▸ **Texto de lectura**
- - -

Los ojos del saturnino barroco no se posan en una única imagen ni se elevan a la trascendencia, yuxtaponen miríadas de significados en babélicos lenguajes rompiéndose de esta suerte la correspondencia entre significante y significado, donde la pernoctación de la catacresis acaricia el filo de lo arbitrario generando las antinomias de la contingencia en cuanto a cosas y relaciones que adquieren la devastadora plasticidad del significar en la medida en que al perder, en manos del demiurgo barroco el significado original, adquieren la capacidad de significar cualquier otra cosa distinta a aquella original que había devenido en el comienzo, tornándose anfibológico el objeto alegórico. Pero es ciertamente su carácter de ambigüedad lo que eleva de forma inconmensurable al objeto alegórico superando el orden de lo fijo, rompiendo la singénesis de la eternización del presente en el símbolo que da lugar en su caída de lo eterno a lo mundano y proyectando una sinterización de la alegoría expuesta a la presión que ejerce la ruina sobre el pensamiento. El tiempo se solidifica en el símbolo con el rostro de lo eterno, pero en el descenso hacia la natura identificada con el mal el propio símbolo sub contrario latet con el ropaje de lo teológico que intenta volver a modelar el mármol natural creado por Dios desde la azuela renacentista.

- - -

▸ **Material de consulta**
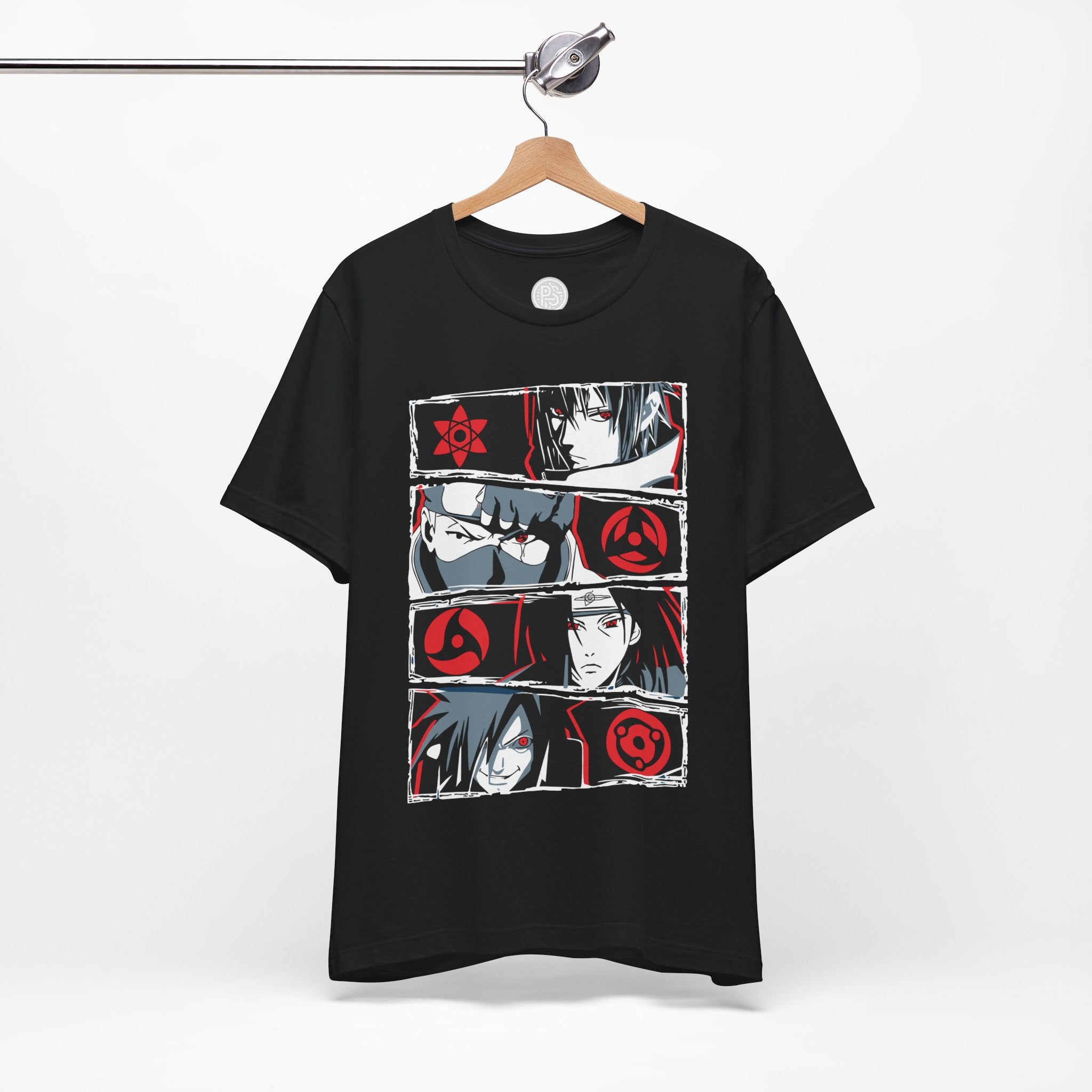 Sharingan Panel T‑Shirt
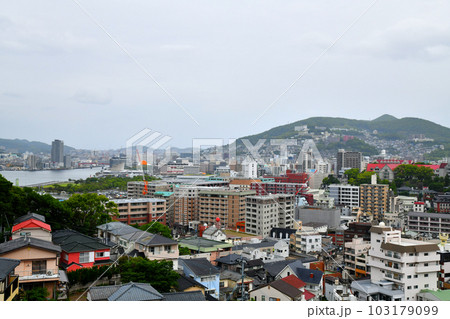 雨の長崎市内(長崎県長崎市)【2023.5】 雨の長崎市内(長崎県長崎市)【2023.5】 103179099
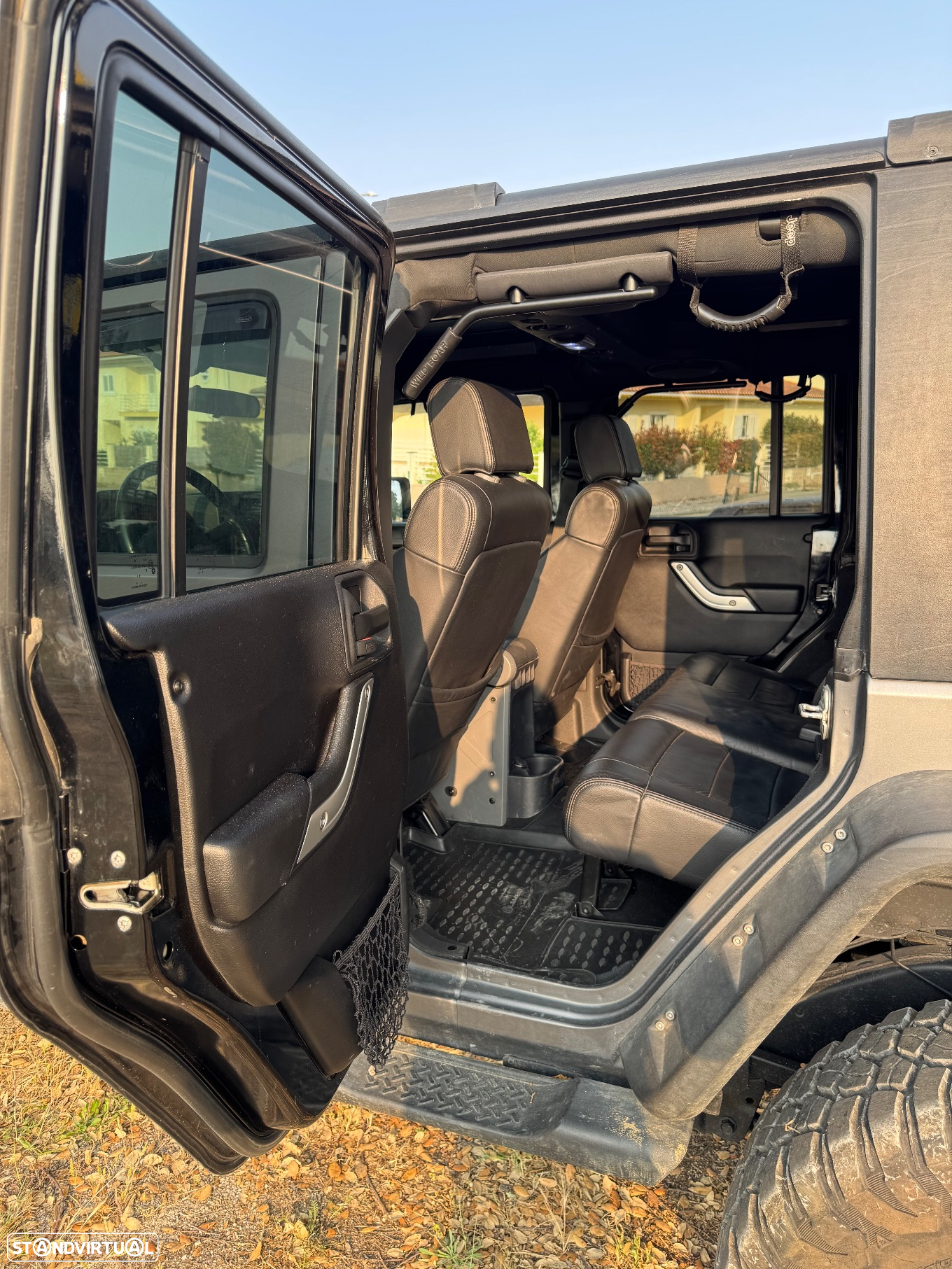 Jeep Wrangler Unlimited 2.8 CRD MTX Rubicon - 39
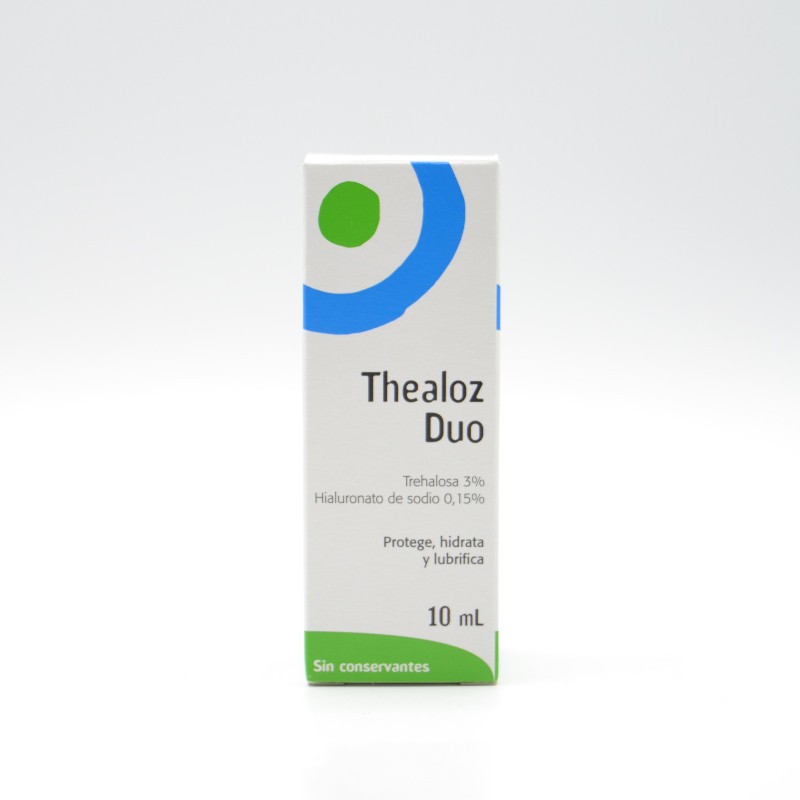 THEALOZ DUO 10 ML Colirios y monodosis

- - -

▸ **Consigna**
Reescribe como lista breve el párrafo del texto de lectura que comienza con «Los ojos del saturnino barroco» y conserva sus ideas principales.

▸ **Respuesta**
- La mirada del barroco saturnino no se fija en una sola imagen ni se eleva a la trascendencia. Yuxtapone múltiples significados en lenguajes diversos.
- Con ello se rompe la correspondencia entre significante y significado, y la catacresis roza lo arbitrario.
- En manos del demiurgo barroco, las cosas y relaciones pierden su significado original y pueden significar cualquier otra cosa. Así el objeto alegórico se vuelve anfibológico.
- Esa ambigüedad eleva al objeto alegórico por encima del orden de lo fijo y rompe la eternización del presente propia del símbolo.
- La alegoría queda expuesta a la presión que la ruina ejerce sobre el pensamiento.
- En el símbolo, el tiempo se solidifica con el rostro de lo eterno.
- Al descender hacia la naturaleza, identificada con el mal, el símbolo se oculta bajo un ropaje teológico. Ese ropaje intenta volver a modelar, desde la azuela renacentista, el mármol natural creado por Dios.